How important is carbon capture and storage (CCS) to U.S. and global greenhouse gas mitigation efforts?  What’s the status of FE’s CCS research and development (R&D)?  And how do we move these important technologies forward? 

These are some of the questions that Dr. Julio Friedmann, FE’s Deputy Assistant Secretary for Clean Coal, tackled during his keynote address at the Global Carbon Capture and Storage Institute's Third Annual Americas Forum, hosted by the Canadian Embassy on February 28.

CCS is the process of capturing and storing or re-using carbon dioxide (CO2) from coal-fired power plants and industrial sources, and is an important part of President Obama’s all-of-the-above plan to secure America’s energy future.  Applied to coal-fired electricity generation, CCS is expected to play an important role in achieving national and global CO2 reduction goals.

The technical community broadly supports CCS as a critical tool for reducing carbon emissions, and a number of studies have underscored the importance of CCS to any CO2 mitigation strategy.  For instance, a 2012 study by the International Energy Administration showed that CCS would account for roughly one-sixth of the CO2 reduction required in 2050 to meet global carbon emission targets.

"Take any option off the table today,” Dr. Friedmann said, and “the cost of greenhouse gas abatement goes up. It doesn't matter what that option is, whether you take off efficiency or renewables or nuclear or CCS or fuel switching. In the context of CCS, if you take CCS off the table, the cost of abatement goes up 50 to 80 percent.”

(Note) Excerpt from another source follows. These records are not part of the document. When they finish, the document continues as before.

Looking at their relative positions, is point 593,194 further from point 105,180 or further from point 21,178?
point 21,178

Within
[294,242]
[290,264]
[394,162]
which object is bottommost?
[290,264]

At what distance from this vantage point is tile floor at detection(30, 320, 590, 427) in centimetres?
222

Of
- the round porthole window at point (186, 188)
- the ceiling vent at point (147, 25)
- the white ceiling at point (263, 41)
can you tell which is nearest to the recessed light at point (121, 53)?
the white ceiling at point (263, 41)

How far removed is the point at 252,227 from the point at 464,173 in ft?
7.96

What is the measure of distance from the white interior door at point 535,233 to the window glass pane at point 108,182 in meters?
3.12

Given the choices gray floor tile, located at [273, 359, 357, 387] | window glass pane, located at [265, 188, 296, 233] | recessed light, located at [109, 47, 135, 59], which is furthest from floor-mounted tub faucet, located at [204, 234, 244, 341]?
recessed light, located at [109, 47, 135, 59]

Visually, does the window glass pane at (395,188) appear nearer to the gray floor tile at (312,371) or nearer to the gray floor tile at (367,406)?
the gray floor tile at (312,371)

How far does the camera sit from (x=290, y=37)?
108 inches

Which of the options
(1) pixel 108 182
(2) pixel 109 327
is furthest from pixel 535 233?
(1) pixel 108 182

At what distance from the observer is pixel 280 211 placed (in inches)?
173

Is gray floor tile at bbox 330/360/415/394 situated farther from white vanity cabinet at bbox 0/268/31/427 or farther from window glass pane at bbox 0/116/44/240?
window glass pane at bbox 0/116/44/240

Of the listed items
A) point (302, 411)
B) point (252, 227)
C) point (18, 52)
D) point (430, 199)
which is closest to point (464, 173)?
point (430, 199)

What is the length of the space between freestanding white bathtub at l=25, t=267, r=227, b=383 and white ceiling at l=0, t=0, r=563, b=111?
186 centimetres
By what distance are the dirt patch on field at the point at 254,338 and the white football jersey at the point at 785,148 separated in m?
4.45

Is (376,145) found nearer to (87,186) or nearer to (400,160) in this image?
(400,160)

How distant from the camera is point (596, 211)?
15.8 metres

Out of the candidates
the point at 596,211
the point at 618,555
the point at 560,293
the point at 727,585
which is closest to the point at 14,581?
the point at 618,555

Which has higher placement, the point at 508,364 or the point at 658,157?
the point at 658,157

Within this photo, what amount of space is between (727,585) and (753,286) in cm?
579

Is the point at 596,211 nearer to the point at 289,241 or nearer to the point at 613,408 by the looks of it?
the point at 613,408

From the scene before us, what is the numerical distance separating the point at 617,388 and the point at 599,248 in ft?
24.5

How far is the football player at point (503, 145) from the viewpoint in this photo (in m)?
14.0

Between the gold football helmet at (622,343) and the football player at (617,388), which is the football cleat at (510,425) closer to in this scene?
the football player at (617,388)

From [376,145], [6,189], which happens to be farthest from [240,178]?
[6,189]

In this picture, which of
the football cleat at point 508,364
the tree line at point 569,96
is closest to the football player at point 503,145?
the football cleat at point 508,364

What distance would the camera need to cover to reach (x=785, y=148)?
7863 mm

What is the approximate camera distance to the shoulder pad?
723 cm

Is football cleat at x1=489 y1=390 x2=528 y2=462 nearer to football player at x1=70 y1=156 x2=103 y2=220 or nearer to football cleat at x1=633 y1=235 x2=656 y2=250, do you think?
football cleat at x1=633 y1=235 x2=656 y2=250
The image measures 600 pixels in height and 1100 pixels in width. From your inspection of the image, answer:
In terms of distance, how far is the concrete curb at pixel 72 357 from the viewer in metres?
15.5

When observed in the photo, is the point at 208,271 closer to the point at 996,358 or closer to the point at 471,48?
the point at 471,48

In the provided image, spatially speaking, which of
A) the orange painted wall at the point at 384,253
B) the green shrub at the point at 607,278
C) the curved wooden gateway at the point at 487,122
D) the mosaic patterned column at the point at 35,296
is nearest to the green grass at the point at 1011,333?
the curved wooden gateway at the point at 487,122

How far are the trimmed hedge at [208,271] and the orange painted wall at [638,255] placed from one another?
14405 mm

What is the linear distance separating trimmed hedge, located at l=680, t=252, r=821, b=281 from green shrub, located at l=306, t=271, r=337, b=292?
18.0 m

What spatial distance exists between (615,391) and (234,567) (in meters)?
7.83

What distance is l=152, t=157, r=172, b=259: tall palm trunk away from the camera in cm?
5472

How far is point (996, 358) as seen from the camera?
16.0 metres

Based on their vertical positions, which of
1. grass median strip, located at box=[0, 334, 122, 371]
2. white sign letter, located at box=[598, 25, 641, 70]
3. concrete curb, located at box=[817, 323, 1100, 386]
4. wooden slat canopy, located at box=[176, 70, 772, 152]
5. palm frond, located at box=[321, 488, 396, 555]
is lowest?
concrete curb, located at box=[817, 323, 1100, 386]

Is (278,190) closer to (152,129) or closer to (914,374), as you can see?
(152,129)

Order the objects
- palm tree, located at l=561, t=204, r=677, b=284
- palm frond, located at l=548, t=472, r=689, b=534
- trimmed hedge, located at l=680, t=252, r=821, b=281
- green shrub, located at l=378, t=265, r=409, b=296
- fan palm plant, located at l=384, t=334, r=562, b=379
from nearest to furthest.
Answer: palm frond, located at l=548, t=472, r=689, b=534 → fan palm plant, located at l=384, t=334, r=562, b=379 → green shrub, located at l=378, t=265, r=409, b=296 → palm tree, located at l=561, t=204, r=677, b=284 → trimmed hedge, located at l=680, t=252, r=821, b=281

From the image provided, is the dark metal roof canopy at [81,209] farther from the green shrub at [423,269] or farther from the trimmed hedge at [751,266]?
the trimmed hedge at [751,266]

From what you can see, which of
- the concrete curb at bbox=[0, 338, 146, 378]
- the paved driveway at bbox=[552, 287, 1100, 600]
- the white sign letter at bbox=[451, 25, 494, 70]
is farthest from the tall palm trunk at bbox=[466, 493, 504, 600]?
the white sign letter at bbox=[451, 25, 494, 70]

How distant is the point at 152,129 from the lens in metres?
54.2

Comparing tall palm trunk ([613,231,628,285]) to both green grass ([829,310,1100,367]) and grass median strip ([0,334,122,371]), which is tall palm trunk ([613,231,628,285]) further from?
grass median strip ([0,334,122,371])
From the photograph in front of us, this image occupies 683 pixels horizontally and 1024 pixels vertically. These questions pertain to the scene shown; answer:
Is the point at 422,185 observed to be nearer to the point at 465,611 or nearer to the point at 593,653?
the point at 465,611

DOE’s research and development initiatives have helped the U.S. become a leader in CCS development.  The Department is currently supporting eight 1st Generation commercial-scale CCS demonstration projects underway across the country, including the commercial-scale Kemper Project in Mississippi – which will begin operation later this year.  At the same time, the  Office of Fossil Energy is pursuing R&D on lower cost 2nd Generation technologies.

Developing those more cost effective technologies will be critical to widespread commercialization of CCS.

“We need more 2nd Generation pilots,” Dr. Friedmann told the audience of 120 people.  “And that means we will be trying to figure out how to create budgets, create solicitations, create opportunities, so that people inside this room and outside this room can take those kinds of investments and develop these commercial technologies.”

Reflecting his commitment to CCS, President Obama’s Energy Department budget request for Fiscal Year 2015 includes more than $277 million for the FE’s CCS and Power Systems R&D program.  This is on top of the $6 billion that the 2009 Recovery Act targeted for CCS – as well as the Department’s new $8 billion loan guarantee program to support advanced fossil energy technologies that reduce greenhouse gas emissions, including carbon capture technologies.

Going forward, many experts believe that CCS will not only be required for coal plants and industrial facilities, but for natural gas plants, as well.  That’s why the President’s FY 2015 budget request includes $25 million for a new Natural Gas CCS demonstration program to support projects to capture and store carbon emissions from natural gas power systems.

"It is an all of the above world," Dr. Friedmann noted.  “We also have to envision a world in which we're not just doing CCS …for stationary power plants fired by coal. We will be doing this for natural gas plants. We will be doing this at cement plants and steel mills and refineries. We're going to be doing this in a lot of different contexts and a lot of places. It's simply required to get to where we need to get."